If Ontario Premier Doug Ford has any respect for the integrity of the justice system, he will put this appointment on hold and give an investigation time to clear the air.
As for Toronto Police Superintendent Taverner, if he wants to preserve his reputation as a police officer of more than 50 years, he will decline to be sworn in. To do otherwise would destroy public trust in the independence of the OPP.
The process by which the head of the OPP is appointed is supposed to be impartial and arms-length. There has to be daylight between government officials and police officers who may one day be called on to investigate them.
Police must be independent, and they must also be seen to be independent. Police interactions with government, and government interactions with police, must happen in such a way that there is zero public perception of collusion or conflict of interest.
That’s something Progressive Conservatives should understand, in their bones. What is more conservative than respect for the rule of law and vigilance against abuses of government power? Conservatives believe in keeping an eye on government, not giving it carte blanche.
There are far too many problems with Supt. Taverner’s appointment. He’s a long-time friend of Mr. Ford and the Ford family, and has spent much of his career in Etobicoke, Mr. Ford’s home turf.
At 72 years of age, he’s 16 years older than his predecessor as OPP chief. Yet he’s still only a superintendent, several rungs below the most senior levels of the Toronto police.

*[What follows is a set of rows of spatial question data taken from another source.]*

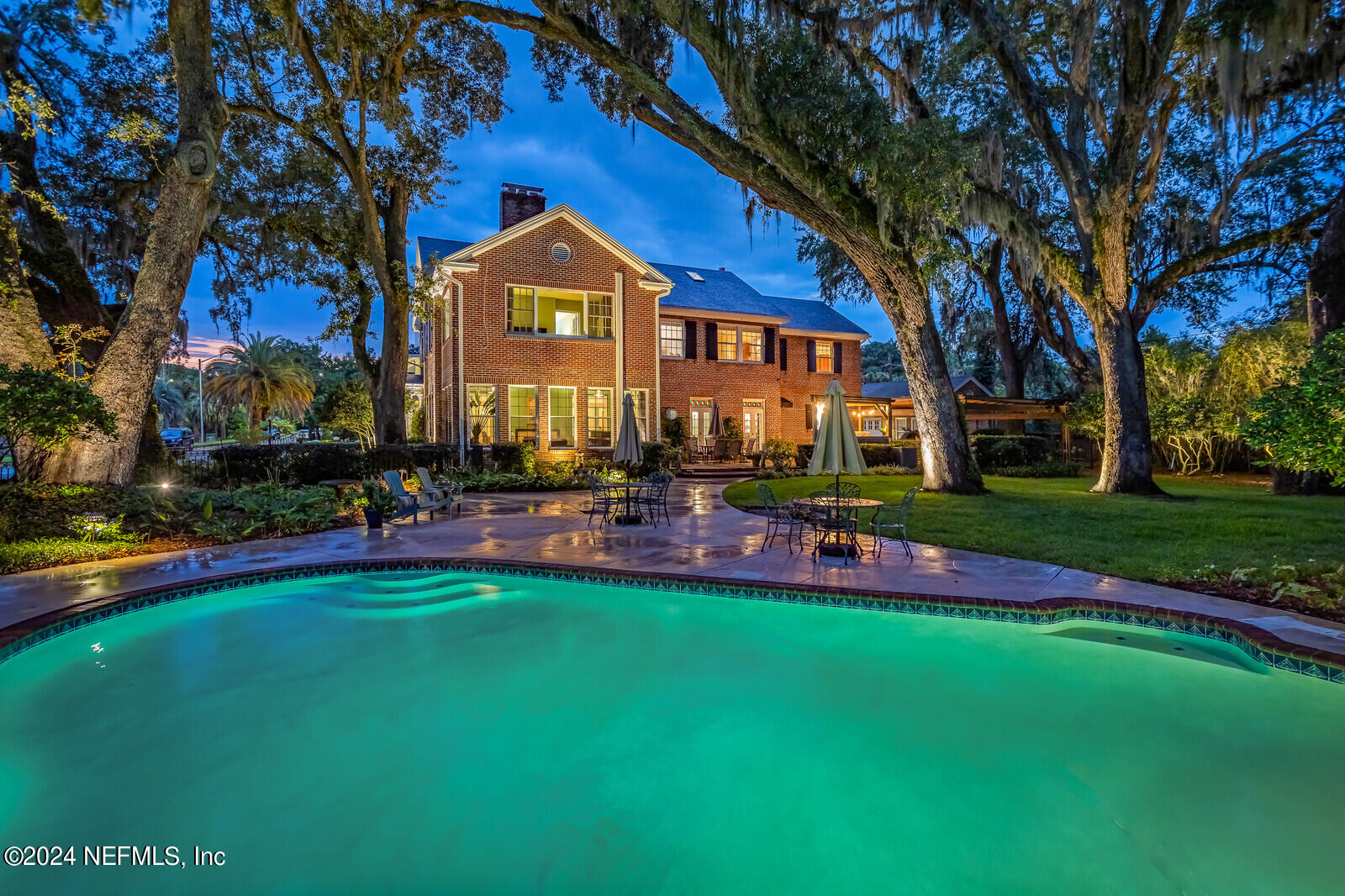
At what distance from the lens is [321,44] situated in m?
13.0

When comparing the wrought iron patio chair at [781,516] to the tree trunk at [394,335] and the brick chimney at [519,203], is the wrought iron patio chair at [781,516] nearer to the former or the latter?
the tree trunk at [394,335]

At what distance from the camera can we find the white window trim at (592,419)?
1838cm

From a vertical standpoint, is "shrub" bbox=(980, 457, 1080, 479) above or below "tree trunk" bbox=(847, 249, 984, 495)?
below

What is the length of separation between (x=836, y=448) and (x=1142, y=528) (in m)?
4.86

Despite his advanced age, he was too junior to apply for the OPP job, according to job requirements in place since 2006, and which were included in a job posting made public on Oct. 22. However, on Oct. 24, those requirements were mysteriously downgraded.
Mr. Ford says he had nothing to do with that, or with anything else in a process that somehow just happened to pick an old friend from the old neighbourhood.
So why is the Premier so aggressively defending the choice he says he didn’t make?
Why did former OPP commissioner Chris Lewis react to Supt. Taverner’s appointment with dismay, saying that “the fix was in from Day One”?
Why did OPP Deputy Commissioner Brad Blair – the acting head of the force – write to the provincial ombudsman and lay out irregularities in the hiring process, including evidence that the decision to hire Supt. Taverner was made before the cabinet meeting at which the decision was allegedly reached? Why has Ontario’s top cop hired a lawyer and effectively become a whistle-blower against the government?
And what about Deputy Commissioner Blair’s allegation that the Premier’s office was interfering in police business from the get-go, including demanding that Mr. Ford be allowed to pick the officers who would serve on his security detail, threatening the previous head of the OPP if he resisted and telling the OPP to buy “a large camper-type vehicle" for the Premier’s use, with the purchase kept off the books?
Why did Mr. Ford react to these allegations of unethical and illegal behaviour in his office by calling them nothing but “sour grapes"?
And why did Supt. Taverner defend the Premier? Instead of looking into the substance of these very serious allegations, including a claim the Premier’s office asked police to break the law, the man on the verge of becoming Ontario’s top cop appears to have focussed his inquiries on what really matters: the size of the van.
He told the Toronto Sun that the vehicle Mr. Ford’s office wanted was more of an “extended-size van” than a “large camper van." And anyhow, the Premier – the man who didn’t hire him – is “a big guy and it would have more room for he and his team to work while on road.”
Great detective work, chief.
If the goal was making the head of the OPP look like a government lapdog, then Mr. Ford and Supt. Taverner have done an excellent job.
The province’s ombudsman and integrity commissioner must investigate what happened here. So must a parliamentary inquiry. Get rid of the stain on the administration of justice. Don’t name a new OPP chief until the spot is gone.